• _What the task requires_
Output the synthesis procedure text between "Compounds 139, 155, 160, 165" and "methyl 12-aminododecanoate 132.", inclusive.

To a solution of (S)-methyl 12-(2-(2,3-dihydroxypropanamido)ethylamino)-12-oxododecanoate 170-6 (2.99 g, 7.99 mmol) in dry pyridine (57.5 mL) under nitrogen, was added 4,4′-dimethoxytrityl chloride (2.84 g, 8.38 mmol) in one portion. The reaction was stirred at room temperature for two days. Methanol (5 mL) was added to quench the reaction. Pyridine was evaporated. Toluene was added and then evaporated. This was repeated three times. Water (100 mL) was added and this was extracted with ethyl acetate (5×250 mL). The extracts were combined and dried over MgSO4. Evaporation of solvent, followed by column chromatography (1% methanol/dichloromethane-3% methanol/dichloromethane) gave (S)-methyl 12-(2-(3-(bis(4-methoxyphenyl)(phenyl)methoxy)-2-hydroxypropanamido)ethylamino)-12-oxododecanoate 170 (1.70 g, 31.4%) as a viscous oil. 1HNMR (400 MHz, acetone-d6, ppm): δ 7.64-7.70 (br, 1H), 7.47-7.51 (m, 2H), 7.33-7.37 (m, 4H), 7.26-7.32 (m, 2H), 7.20 (dt, J=7.3, 2.1 Hz, 1H), 7.11 (br, 1H), 6.86 (d, J=8.7 Hz, 4H), 4.84 (br, 1H), 4.21 (dd, J=5.1, 3.8 Hz, 1H), 3.78 (s, 6H), 3.60 (s, 1H), 3.25-3.42 (m, 6H), 2.28 (t, J=7.4 Hz, 2H), 1.48-1.62 (m, 4H), 1.21-1.34 (m, 12H).
Compounds 139, 155, 160, 165 and 170 were prepared from compounds 138, 154, 159, 164 and 169 using an identical procedure to that used for compound 18.
Conjugates 153, 158, 163, 168 and 173 were prepared from compound 139, 154, 159, 164 and 169 using an identical procedure to that used for compound 1.
12-aminoundecanoic acid (131) (10 g, 4.64 mmol) was stirred in MeOH at RT. Acetyl chloride (856 μL, 12 mmol) was added dropwise and the reaction stirred for 1.5 hr. The solvent was removed in-vacuo, the residue taken up in MTBE and chilled in the fridge overnight. The resultant precipitate was collected by filtration, washed with ice cold MTBE and dried under high vacuum to afford methyl 12-aminododecanoate 132.
Lithium 10-((3R,4S)-3-((bis(4-methoxyphenyl)(phenyl)methoxy)methyl)-4-(hydroxymethyl)-3,4-dimethylpyrrolidin-1-yl)-10-oxodecanoate (128) (2 g, 3.1 mmol), of methyl 12-aminododecanoate (132) (778 mg, 3.1 mmol), HBTU (1.2 g, 3.1 mmol) and TEA (1.4 mL, 10 mmol) were stirred in DCM at RT O/N. The precipitate was removed by filtration, the filtrate concentrated in-vacuo and the residue purified by column chromatography (5% MeOH, DCM). TLC showed two close running spots with identical mass that were assigned as geometric isomers and pooled together to give of Methyl 12-(12-(10-((3R,4S)-3-((bis(4-methoxyphenyl)(phenyl)methoxy)methyl)-4-(hydroxymethyl)-3,4-dimethylpyrrolidin-1-yl)-10-oxodecanamido)dodecanamido)dodecanoate (129) in quantitative fashion.

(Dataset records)
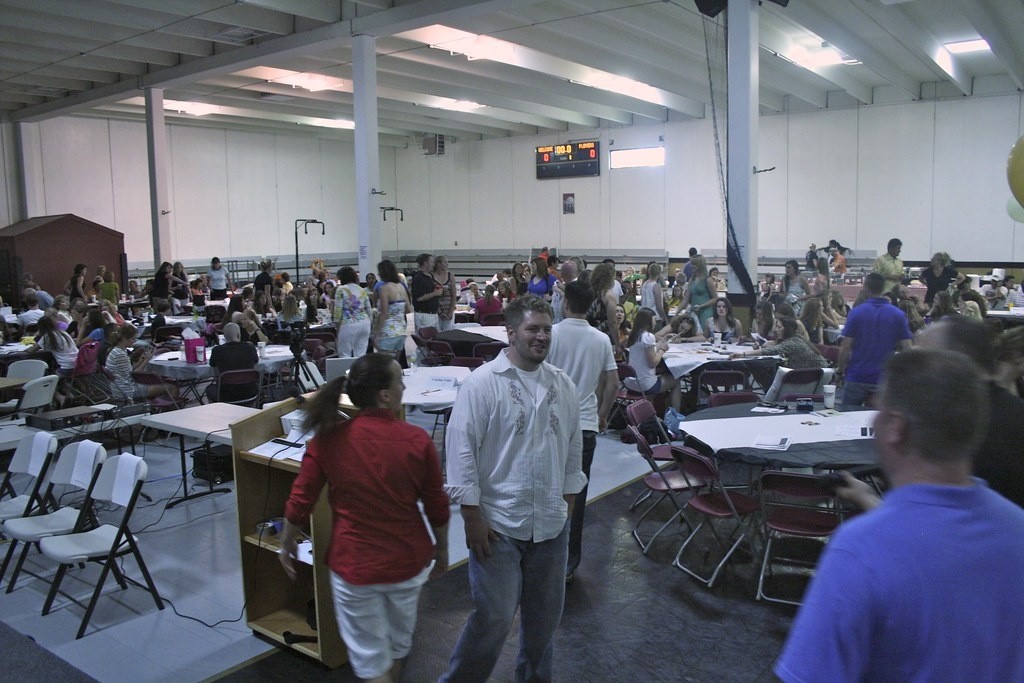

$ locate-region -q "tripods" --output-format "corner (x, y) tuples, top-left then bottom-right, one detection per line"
(282, 343), (321, 400)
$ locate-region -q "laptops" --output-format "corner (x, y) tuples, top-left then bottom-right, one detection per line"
(326, 357), (358, 393)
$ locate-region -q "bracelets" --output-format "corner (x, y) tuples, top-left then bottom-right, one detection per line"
(744, 352), (745, 357)
(335, 327), (338, 330)
(438, 312), (443, 315)
(659, 348), (665, 352)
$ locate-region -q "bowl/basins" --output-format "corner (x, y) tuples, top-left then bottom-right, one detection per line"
(1009, 307), (1024, 316)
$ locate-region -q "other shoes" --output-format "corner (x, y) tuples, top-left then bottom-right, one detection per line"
(565, 568), (574, 583)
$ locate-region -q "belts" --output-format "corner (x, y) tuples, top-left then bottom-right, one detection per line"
(414, 308), (436, 314)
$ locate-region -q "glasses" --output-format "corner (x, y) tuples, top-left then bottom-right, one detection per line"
(683, 318), (694, 321)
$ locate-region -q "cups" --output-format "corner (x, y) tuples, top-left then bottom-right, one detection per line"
(142, 312), (148, 322)
(326, 314), (332, 323)
(1009, 302), (1013, 311)
(207, 289), (210, 295)
(714, 334), (722, 348)
(122, 294), (126, 303)
(822, 385), (836, 409)
(196, 346), (204, 365)
(91, 295), (96, 303)
(502, 297), (508, 308)
(178, 284), (182, 287)
(265, 313), (272, 318)
(129, 295), (134, 303)
(258, 342), (266, 359)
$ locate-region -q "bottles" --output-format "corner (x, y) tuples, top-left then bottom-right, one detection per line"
(180, 341), (186, 361)
(410, 351), (417, 373)
(483, 361), (486, 365)
(128, 308), (132, 319)
(193, 306), (198, 320)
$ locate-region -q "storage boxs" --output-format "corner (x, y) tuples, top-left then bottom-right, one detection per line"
(280, 408), (319, 436)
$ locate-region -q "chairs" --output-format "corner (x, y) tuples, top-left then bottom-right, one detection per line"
(0, 305), (851, 639)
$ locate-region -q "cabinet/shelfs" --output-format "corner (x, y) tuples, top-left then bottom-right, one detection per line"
(227, 390), (407, 668)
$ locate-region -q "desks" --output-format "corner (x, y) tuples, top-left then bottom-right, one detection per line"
(0, 273), (1024, 574)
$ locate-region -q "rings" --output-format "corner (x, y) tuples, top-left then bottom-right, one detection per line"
(488, 529), (494, 536)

• _Written answer_
Compounds 139, 155, 160, 165 and 170 were prepared from compounds 138, 154, 159, 164 and 169 using an identical procedure to that used for compound 18.
Conjugates 153, 158, 163, 168 and 173 were prepared from compound 139, 154, 159, 164 and 169 using an identical procedure to that used for compound 1.
12-aminoundecanoic acid (131) (10 g, 4.64 mmol) was stirred in MeOH at RT. Acetyl chloride (856 μL, 12 mmol) was added dropwise and the reaction stirred for 1.5 hr. The solvent was removed in-vacuo, the residue taken up in MTBE and chilled in the fridge overnight. The resultant precipitate was collected by filtration, washed with ice cold MTBE and dried under high vacuum to afford methyl 12-aminododecanoate 132.